START Records to process

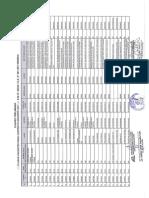 Cuadro Preliminar de Plazas Para Contrato Docente 2017.Compressed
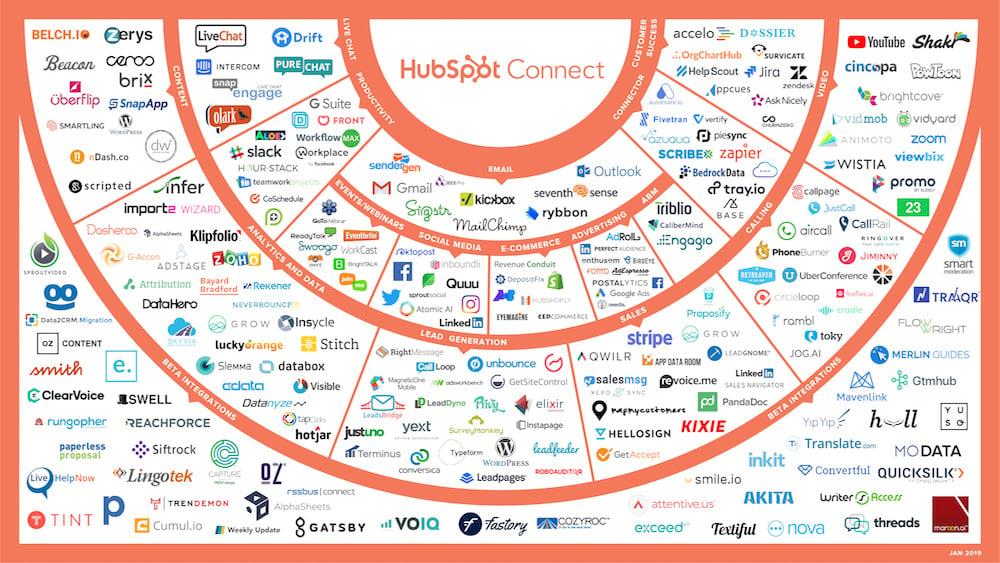 HubSpot_Connect_01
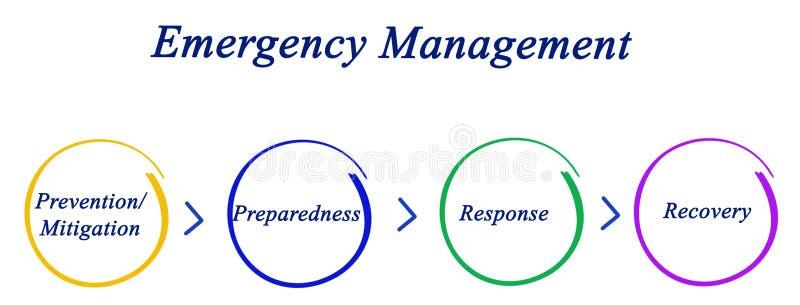 De Cyclus van het noodsituatiebeheer vector illustratie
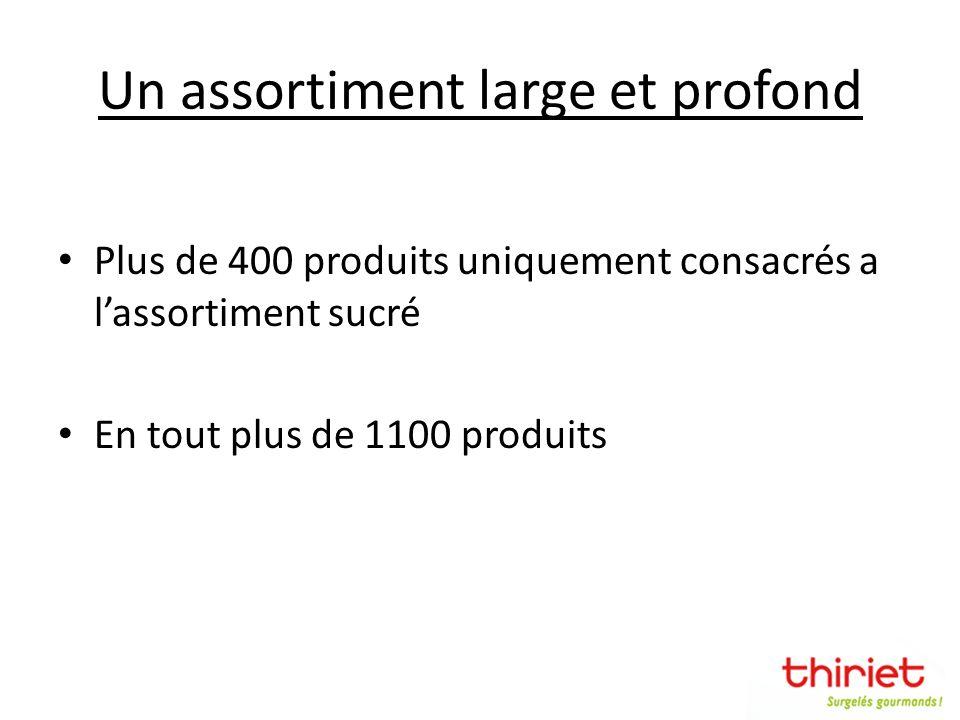 Un assortiment large et profond Plus de 400 produits uniquement consacrés a lassortiment sucré En tout plus de 1100 produits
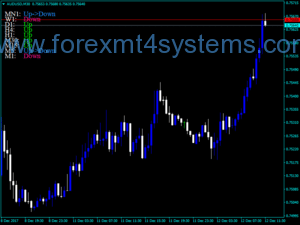 Forex MACD Track Trend color Indicator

END Records to process

Work to complete: What the records say must be written out exactly, with none of their pictures.

Task solution:
 Cuadro Preliminar de Plazas Para Contrato Docente 2017.Compressed
 HubSpot_Connect_01
 De Cyclus van het noodsituatiebeheer vector illustratie
 Un assortiment large et profond Plus de 400 produits uniquement consacrés a lassortiment sucré En tout plus de 1100 produits
 Forex MACD Track Trend color Indicator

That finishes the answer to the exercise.